• DOCUMENT PASSAGE:
--- start ---

# saw elk while looking for sheep



## Alamosa (Mar 25, 2005)

Every year I participate in the annual count of bighorn sheep conducted by the division of wildlife. Some guys come from out of state to participate in the sheep survey and spend their own money to rent ATV's for the 3 days. For guys who have waited years for tags it is an excellent way to scout their unit.

The survey tracks more than just sheep. All large animals are included. This was the 4th survey I have participated in and the first one where I didn't see any bighorns.

I wanted to share a few pics from my 3 days of scouting.









Horses and ATVs along with spotting scopes are used heavilly, but there will always be a need for mountaineering skills. To get an accurate count they need some people at high altitude.

Day 1: 
I camped at 11,500ft. After hiking only a few hundred yards from my camp I found big clumps of elk hair mixed in coyote feces. I knew something was up.









Not a sheep but at least it is something. There was a cow w/ calf along with an unclassified elk on this ridge.









Counted 25 elk here but I knew I had seen some go behind the ridge. Little did I know that the majority of the herd was behind the ridge. Another 30 head besides that stood on the next ridge over in the background, way out of my camera range.

--- end ---

• PROVIDED MATERIAL:
--- start ---

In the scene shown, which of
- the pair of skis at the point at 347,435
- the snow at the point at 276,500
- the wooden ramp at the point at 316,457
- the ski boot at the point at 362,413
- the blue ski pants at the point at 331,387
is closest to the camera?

--- end ---

• PROBLEMS TO SOLVE:
(a) Extract everything in the sheep survey post from "The survey tracks" down to "at high altitude.".
(b) Rewrite the records with "wooden ramp" changed to "wooden board", leaving everything else in them as it is.
The records and the sheep survey post come from separate sources.

• SOLUTIONS TO EACH TASK:
(a)
The survey tracks more than just sheep. All large animals are included. This was the 4th survey I have participated in and the first one where I didn't see any bighorns.

I wanted to share a few pics from my 3 days of scouting.









Horses and ATVs along with spotting scopes are used heavilly, but there will always be a need for mountaineering skills. To get an accurate count they need some people at high altitude.

(b)
In the scene shown, which of
- the pair of skis at the point at 347,435
- the snow at the point at 276,500
- the wooden board at the point at 316,457
- the ski boot at the point at 362,413
- the blue ski pants at the point at 331,387
is closest to the camera?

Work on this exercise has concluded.